On April 18, 2019, the US International Trade Commission (ITC) released its 379 page report, U.S.-Mexico-Canada Trade Agreement: Likely Impact on the U.S. Economy and on Specific Industry Sectors [Inv. TPA 105-003, Pub. No. 4889], as required by the section 105(c) of the Bipartisan Congressional Trade Priorities and Accountability Act of 2015 (Title I, Pub. L. 114-26; 129 Stat. 320). The highlights of the report are contained in the Executive Summary which states (with emphasis as in the original text):

The Commission used a combination of detailed quantitative and qualitative industry analyses and an economy-wide computable general equilibrium model to assess the likely impact of USMCA on the U.S. economy and industry sectors. The model estimates that, if fully implemented and enforced, USMCA would have a positive impact on U.S. real GDP and employment.

The elements of the agreement that would have the most significant effects on the U.S. economy are (1) provisions that reduce policy uncertainty about digital trade and (2) certain new rules of origin applicable to the automotive sector. Of interest to stakeholders in many sectors, particularly services industries, are USMCA’s new international data transfer provisions, including provisions that largely prohibit forced localization of computing facilities and restrictions on cross-border data flows. Industry representatives consider these provisions to be a crucial aspect of this agreement in terms of changing certain rules of trade across industry sectors, especially given the lack of similar provisions in the North American Free Trade Agreement (NAFTA).

Because NAFTA has already eliminated duties on most qualifying goods and significantly reduced nontariff measures, USMCA’s emphasis is on reducing remaining nontariff measures on trade and the U.S. economy; addressing other issues that affect trade, such as workers’ rights; harmonizing regulations from country to country; and deterring certain potential future trade and investment barriers.

USMCA would strengthen and add complexity to the rules of origin requirements in the automotive sector by increasing regional value content (RVC) requirements and adding other requirements. USMCA’s requirements are estimated to increase U.S. production of automotive parts and employment in the sector, but also to lead to a small increase in the prices and small decrease in the consumption of vehicles in the United States.

The agreement would establish commitments to open flows of data, which would positively impact a wide range of industries that rely on international data transfers. USMCA would reduce the scope of the investor-state dispute settlement (ISDS) mechanism, a change that, based on modeling results, would reduce U.S. investment in Mexico and would lead to a small increase in U.S. domestic investment and output in the manufacturing and mining sectors. The agreement, if enforced, would strengthen labor standards and rights, including those related to collective bargaining in Mexico, which would promote higher wages and better labor conditions in that country. New intellectual property rights provisions would increase protections for U.S. firms that rely on intellectual property. These changes are estimated to increase U.S. trade in certain industries.

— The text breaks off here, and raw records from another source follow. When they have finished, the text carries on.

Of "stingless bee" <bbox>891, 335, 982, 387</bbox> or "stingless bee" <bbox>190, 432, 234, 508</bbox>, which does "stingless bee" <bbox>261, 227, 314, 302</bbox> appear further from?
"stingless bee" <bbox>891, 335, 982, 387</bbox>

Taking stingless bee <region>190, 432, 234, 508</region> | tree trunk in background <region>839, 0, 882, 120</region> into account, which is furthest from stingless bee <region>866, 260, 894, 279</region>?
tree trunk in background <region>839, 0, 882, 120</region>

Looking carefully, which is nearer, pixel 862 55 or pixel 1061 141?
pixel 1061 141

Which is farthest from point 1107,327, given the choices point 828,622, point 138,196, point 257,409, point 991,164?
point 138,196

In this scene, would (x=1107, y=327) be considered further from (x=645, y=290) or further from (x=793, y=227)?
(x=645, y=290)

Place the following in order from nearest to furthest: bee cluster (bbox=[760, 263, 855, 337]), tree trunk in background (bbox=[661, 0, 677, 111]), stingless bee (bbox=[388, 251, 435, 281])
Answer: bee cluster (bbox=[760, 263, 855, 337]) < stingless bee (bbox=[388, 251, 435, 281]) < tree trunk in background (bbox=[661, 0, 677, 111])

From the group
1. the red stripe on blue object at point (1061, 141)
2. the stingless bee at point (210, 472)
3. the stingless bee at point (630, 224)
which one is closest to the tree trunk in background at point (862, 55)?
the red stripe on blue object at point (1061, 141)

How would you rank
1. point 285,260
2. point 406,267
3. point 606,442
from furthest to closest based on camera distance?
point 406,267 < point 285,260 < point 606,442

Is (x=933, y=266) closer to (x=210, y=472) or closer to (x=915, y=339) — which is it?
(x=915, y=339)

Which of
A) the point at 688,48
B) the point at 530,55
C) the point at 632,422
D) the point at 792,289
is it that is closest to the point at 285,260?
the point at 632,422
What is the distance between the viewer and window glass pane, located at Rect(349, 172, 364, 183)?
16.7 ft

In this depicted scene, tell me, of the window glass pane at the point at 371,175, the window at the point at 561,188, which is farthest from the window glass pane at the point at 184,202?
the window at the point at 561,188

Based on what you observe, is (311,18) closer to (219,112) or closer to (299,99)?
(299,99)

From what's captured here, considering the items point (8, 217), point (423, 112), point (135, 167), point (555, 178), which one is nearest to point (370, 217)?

The Commission’s model estimates that USMCA would raise U.S. real GDP by $68.2 billion (0.35 percent) and U.S. employment by 176,000 jobs (0.12 percent). The model estimates that USMCA would likely have a positive impact on U.S. trade, both with USMCA partners and with the rest of the world. U.S. exports to Canada and Mexico would increase by $19.1 billion (5.9 percent) and $14.2 billion (6.7 percent), respectively. U.S. imports from Canada and Mexico would increase by $19.1 billion (4.8 percent) and $12.4 billion (3.8 percent), respectively. The model estimates that the agreement would likely have a positive impact on all broad industry sectors within the U.S. economy. Manufacturing would experience the largest percentage gains in output, exports, wages, and employment, while in absolute terms, services would experience the largest gains in output and employment.